A transient network interruption between the two FlashArrays interrupted the replication link and it has not fully recovered
The replication_interval set in the Protector policy is lower than the minimum allowed by the FlashArray replication schedule (the array enforces its own minimum)
The FlashArray replication link is degraded (bandwidth-limited, high latency)
The consistency group contains a volume whose Cinder volume type no longer has replication_enabled='<is> True' (volume type was modified)

Fix:

Check the replication link status on the FlashArray directly (via Purity UI or API) — look for the Protection Group's replication status and any reported link errors.

Force an immediate sync to recover the lag:

openstack protector consistency-group sync <pg-name>

If the replication_interval is below the array minimum, increase it in the policy:

openstack protector protection-group policy-create <pg-name> \
  --replication-interval 300

Verify all Cinder volume types still carry the required extra specs:

openstack volume type show replicated-ssd
# Confirm replication_enabled='<is> True' is present

If a volume type was modified and no longer has replication_enabled, restore the property and then remove and re-add the affected volumes from the Protection Group.

Issue: Split-brain — both sites report themselves as primary

Symptom: After an unplanned failover and subsequent recovery of the original primary site, sync-status run against each site independently shows different current_primary_site values and divergent version numbers. Operations on either site fail with metadata conflict errors.

Likely cause: Site A recovered and was left in its pre-failover state (current_primary_site = site-a, version N) while Site B successfully failed over and updated its metadata (current_primary_site = site-b, version N+1). The sites were never re-synced after Site A came back online.

Fix:

Do not make any changes to the Protection Group on either site until this is resolved.
Determine which site is the true current primary — this is the site where VMs are actively running after the failover:
```
export OS_CLOUD=site-b
openstack server list  # If VMs are here, Site B is authoritative
```

Identify the authoritative site's metadata version:

export OS_CLOUD=site-b
openstack protector protection-group sync-status prod-web-app
# Note: Local Version and current_primary_site

Force-sync from the authoritative site to overwrite the stale site:

export OS_CLOUD=site-b
openstack protector protection-group sync-force prod-web-app

Verify both sites now report the same version and current_primary_site:

export OS_CLOUD=site-a
openstack protector protection-group sync-status prod-web-app
# Should now match Site B's version and show current_primary_site = site-b

If sync-force is blocked because Site A's metadata has a higher version number (indicating conflicting writes occurred on Site A after it recovered), contact support — manual database reconciliation may be required.

Issue: Volume excluded from Consistency Group — replication_enabled missing

Symptom: Adding a VM to a Protection Group fails with an error indicating one or more of the VM's volumes cannot be added to the Consistency Group. The error references a volume type property check.

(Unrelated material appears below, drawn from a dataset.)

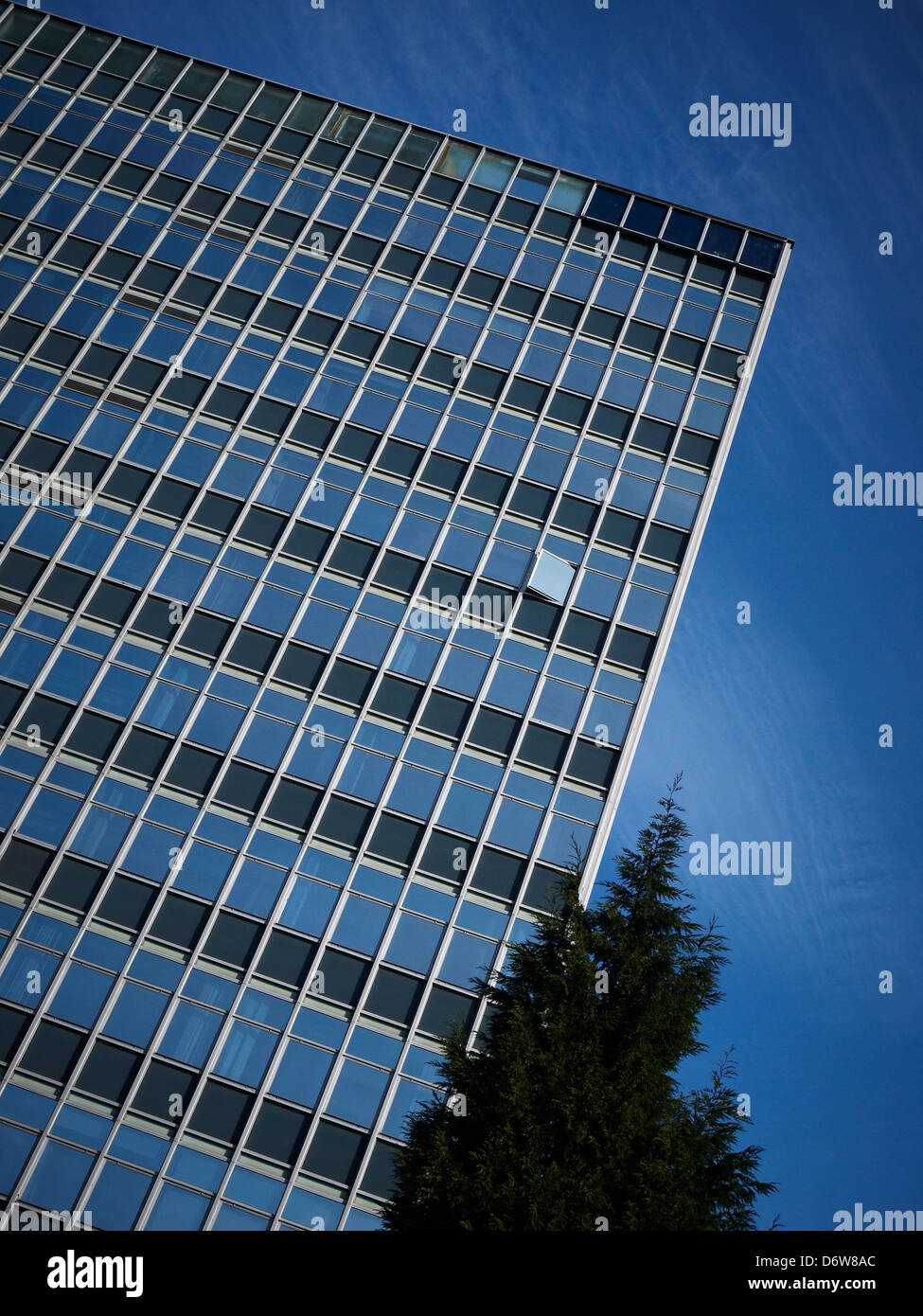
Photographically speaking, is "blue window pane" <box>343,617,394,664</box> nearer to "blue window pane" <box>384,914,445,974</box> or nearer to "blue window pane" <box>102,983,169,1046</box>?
"blue window pane" <box>384,914,445,974</box>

Likely cause: One or more volumes attached to the VM use a Cinder volume type that is missing replication_enabled='<is> True' or replication_type extra specs. All volumes in a Consistency Group must use a replication-enabled volume type.

Fix:

Identify which volumes are attached to the VM:

openstack server show <instance-id> -f json | python3 -m json.tool | grep -A5 volumes

For each volume, check its type:

openstack volume show <volume-id> -c volume_type
openstack volume type show <volume-type-name>

If the type is missing the required properties, set them (requires admin):

openstack volume type set replicated-ssd \
  --property replication_enabled='<is> True' \
  --property replication_type='<in> async'

If the volume is on a non-replicated backend (e.g., local SSD without FlashArray replication configured), the volume must be migrated to a replication-enabled backend before it can be protected. Consult your Cinder backend migration procedure.
After fixing the volume type, retry adding the VM to the Protection Group.